Wanneer u a wideslash b in het venster Opdrachten typt, krijgt u twee tekens met een schuine streep (van linksonder naar rechtsboven) er tussen. De tekens zijn zo ingesteld dat alles links van de streep boven staat en alles aan de rechterkant onder. Deze opdracht is ook beschikbaar in het contextmenu van het venster Opdrachten.
Wanneer u a widebslash b in het venster Opdrachten typt, krijgt u twee tekens met een schuine streep (van linksboven naar rechtsonder) er tussen. De tekens zijn zo ingesteld dat alles links van de streep onder staat en alles aan de rechterkant staat boven. Deze opdracht is ook beschikbaar in het contextmenu van het venster Opdrachten.
Wanneer u sub of sup in het venster Opdrachten typt, voegt u index- en machtgetallen toe aan de tekens in uw formule. Bijvoorbeeld a sub 2.

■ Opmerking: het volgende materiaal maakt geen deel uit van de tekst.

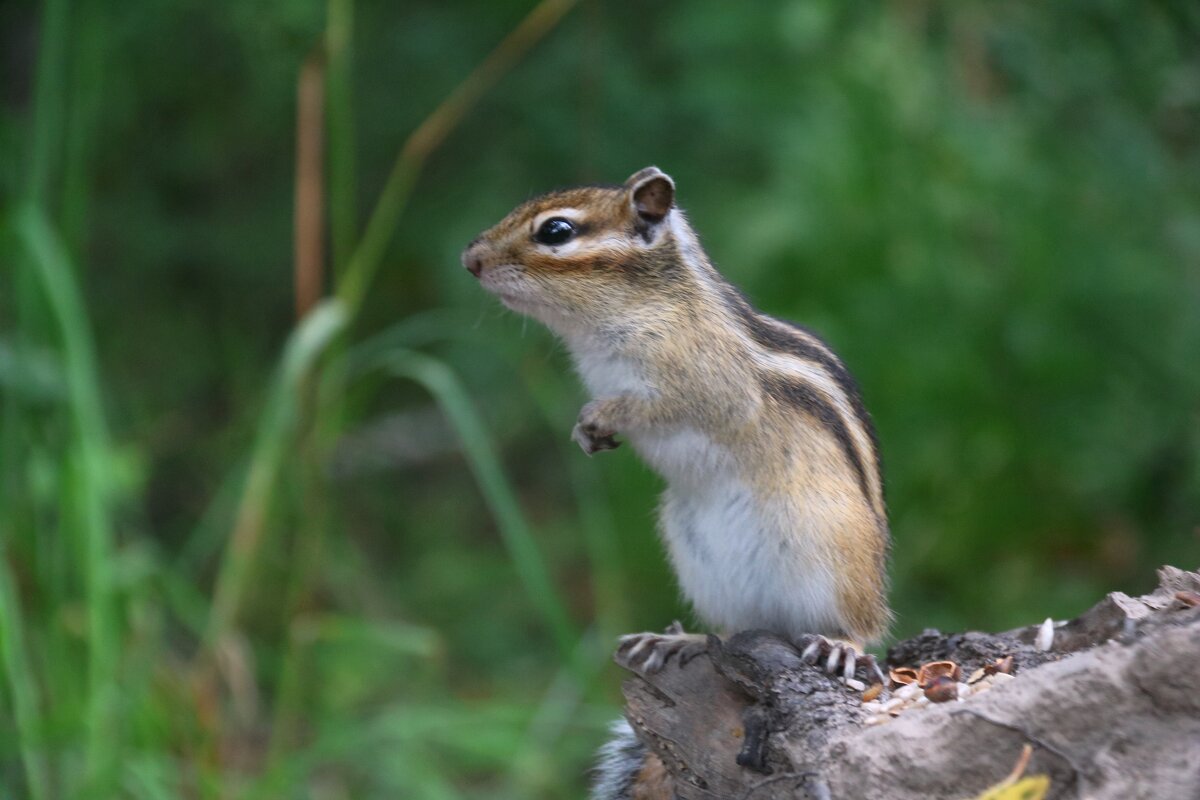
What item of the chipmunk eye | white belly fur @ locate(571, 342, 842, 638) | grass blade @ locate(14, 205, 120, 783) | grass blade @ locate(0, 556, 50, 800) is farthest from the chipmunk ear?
grass blade @ locate(0, 556, 50, 800)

Als u een dubbelepunt ':' als deelteken wilt gebruiken, kiest u Extra - Symbolen - Catalogus of klikt u op het pictogram Catalogus op de werkbalk Werktuigen. Klik op de knop Bewerken in het opgeroepen dialoogvenster en selecteer dan de symbolenset Speciaal. Voer een duidelijke naam in naast Symbool, bijvoorbeeld “deling”, en klik daarna op de dubbelepunt in de symbolenset. Klik op Toevoegen en dan op OK. Klik op OK om ook het dialoogvenster Symbolen te sluiten. U kunt nu het nieuwe symbool gebruiken, in dit geval de dubbelepunt, door de naam in te voeren in het venster Opdrachten, bijvoorbeeld a %deling b = c.
Bij het handmatig invoeren van informatie in het venster Opdrachten dient u er op te letten dat een aantal operatoren spaties tussen de elementen vereisen voor de juiste structuur. Dit is vooral van belang als u in uw operatoren waarden gebruikt in plaats van tijdelijke aanduidingen, bijvoorbeeld om een deling te maken 4 div 3 of a div b.